2023-09-12
There is complete agreement among everyone who has taken a serious look at what happened in the event that is called the Black July of 1983 was in fact an organised violence by the country’s head of the state at the time together with many of his cabinet members and also active members of his party in many parts of the country. The purpose of this article is not to go into the details of these acts of violence but to examine a different question. That question is what kind of thinking could have existed in the mind of a group of country’s most leading politicians when they themselves are in power used mobs in order to carry out one of the worst series of acts of violence beginning from the capital spreading into the rest of the country.
These rulers of the country did not see a contradiction between the very idea of ruling and the very idea of organising what is mildly called riots but something which was very much worse than just a riot. The burning of houses, killing and otherwise harming individuals, enormous damage caused to properties and above all displacement of a large section of population in many parts of the country.

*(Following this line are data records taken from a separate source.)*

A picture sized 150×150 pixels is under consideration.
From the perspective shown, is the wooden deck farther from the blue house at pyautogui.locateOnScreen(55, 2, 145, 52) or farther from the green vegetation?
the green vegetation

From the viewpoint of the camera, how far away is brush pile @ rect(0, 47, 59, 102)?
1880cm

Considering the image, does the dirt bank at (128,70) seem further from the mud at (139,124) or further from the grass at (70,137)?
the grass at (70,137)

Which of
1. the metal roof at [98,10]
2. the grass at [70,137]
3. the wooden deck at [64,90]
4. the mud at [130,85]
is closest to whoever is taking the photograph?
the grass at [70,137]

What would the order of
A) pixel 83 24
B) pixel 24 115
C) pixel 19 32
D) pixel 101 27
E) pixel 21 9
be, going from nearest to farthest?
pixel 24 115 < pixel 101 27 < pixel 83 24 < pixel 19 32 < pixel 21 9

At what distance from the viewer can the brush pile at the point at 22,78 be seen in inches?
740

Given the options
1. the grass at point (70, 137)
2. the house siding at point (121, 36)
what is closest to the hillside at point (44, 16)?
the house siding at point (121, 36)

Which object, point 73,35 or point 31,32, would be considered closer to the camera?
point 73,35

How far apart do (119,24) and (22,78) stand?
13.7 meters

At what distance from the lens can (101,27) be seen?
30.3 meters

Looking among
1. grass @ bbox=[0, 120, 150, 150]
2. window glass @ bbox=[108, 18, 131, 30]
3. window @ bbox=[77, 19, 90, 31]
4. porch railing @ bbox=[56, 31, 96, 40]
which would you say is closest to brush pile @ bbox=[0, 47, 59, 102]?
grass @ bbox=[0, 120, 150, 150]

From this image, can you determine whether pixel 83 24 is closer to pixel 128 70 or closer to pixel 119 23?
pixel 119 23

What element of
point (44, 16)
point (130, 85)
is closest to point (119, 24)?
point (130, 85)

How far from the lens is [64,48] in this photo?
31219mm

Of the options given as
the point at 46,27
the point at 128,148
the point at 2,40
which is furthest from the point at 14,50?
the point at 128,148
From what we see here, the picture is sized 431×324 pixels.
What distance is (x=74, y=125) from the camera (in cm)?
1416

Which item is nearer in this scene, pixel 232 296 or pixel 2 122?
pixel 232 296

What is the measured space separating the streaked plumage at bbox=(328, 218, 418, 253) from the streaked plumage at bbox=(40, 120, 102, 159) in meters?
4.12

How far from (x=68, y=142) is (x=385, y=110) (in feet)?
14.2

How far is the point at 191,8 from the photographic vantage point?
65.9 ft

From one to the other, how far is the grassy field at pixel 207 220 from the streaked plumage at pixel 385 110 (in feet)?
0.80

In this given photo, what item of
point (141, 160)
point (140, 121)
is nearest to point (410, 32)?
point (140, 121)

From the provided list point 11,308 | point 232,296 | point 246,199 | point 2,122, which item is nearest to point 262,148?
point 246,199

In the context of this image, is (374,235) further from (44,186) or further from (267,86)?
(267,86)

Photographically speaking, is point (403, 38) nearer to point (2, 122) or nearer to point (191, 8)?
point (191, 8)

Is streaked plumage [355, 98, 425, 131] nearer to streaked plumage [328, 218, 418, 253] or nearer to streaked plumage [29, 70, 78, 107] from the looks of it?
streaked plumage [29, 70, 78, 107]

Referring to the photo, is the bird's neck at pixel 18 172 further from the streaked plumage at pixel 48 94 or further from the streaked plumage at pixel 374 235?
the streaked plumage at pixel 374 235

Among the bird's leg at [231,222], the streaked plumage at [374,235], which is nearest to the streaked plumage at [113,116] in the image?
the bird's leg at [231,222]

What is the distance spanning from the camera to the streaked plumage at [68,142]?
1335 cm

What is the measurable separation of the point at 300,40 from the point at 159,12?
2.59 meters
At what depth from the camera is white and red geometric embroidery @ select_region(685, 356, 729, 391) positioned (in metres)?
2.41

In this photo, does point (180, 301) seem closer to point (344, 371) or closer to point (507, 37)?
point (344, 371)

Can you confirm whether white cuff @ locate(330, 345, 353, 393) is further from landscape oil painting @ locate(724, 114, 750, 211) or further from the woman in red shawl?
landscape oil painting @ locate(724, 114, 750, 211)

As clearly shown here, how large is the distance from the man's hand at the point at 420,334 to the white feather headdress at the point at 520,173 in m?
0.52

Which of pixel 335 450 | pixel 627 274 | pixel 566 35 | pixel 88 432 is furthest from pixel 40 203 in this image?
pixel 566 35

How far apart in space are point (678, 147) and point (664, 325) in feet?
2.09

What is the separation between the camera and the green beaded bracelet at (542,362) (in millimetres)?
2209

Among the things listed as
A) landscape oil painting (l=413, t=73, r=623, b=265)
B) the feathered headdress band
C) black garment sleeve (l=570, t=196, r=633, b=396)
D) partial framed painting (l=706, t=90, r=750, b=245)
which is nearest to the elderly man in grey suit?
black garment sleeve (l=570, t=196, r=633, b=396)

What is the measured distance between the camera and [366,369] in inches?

Under normal circumstances it would have been the duty of the rulers to put down such riots, protect the victims, protect the properties, restore law and order and to ensure that peace prevails. Besides, the rulers will do all they can to identify and to bring the culprits who were involved before the law so as to assert their own authority as against the chaos that those who wanted to cause violence would bring about. Under those circumstances, the ruler becomes the protector and the guardian of the victims in the first place and then the entire society.
If we go a step further and ask that if there is no such authority to rely upon on situations of violence whether in a small scale or in a large scale as it happened in July 1983, how could a society survive? Even more important is the issue that under those circumstances, how could the state survive. If those who are the operators of the state set upon themselves the task of being creators of chaos and violence, what then would happen to that society as a whole and also to that state. This is the question that should have been asked and even now should occupy the minds of anyone who thinks seriously about the nature of the Sri Lankan state, the nature of the Sri Lankan society and the events that have followed ever since these events in July 1983.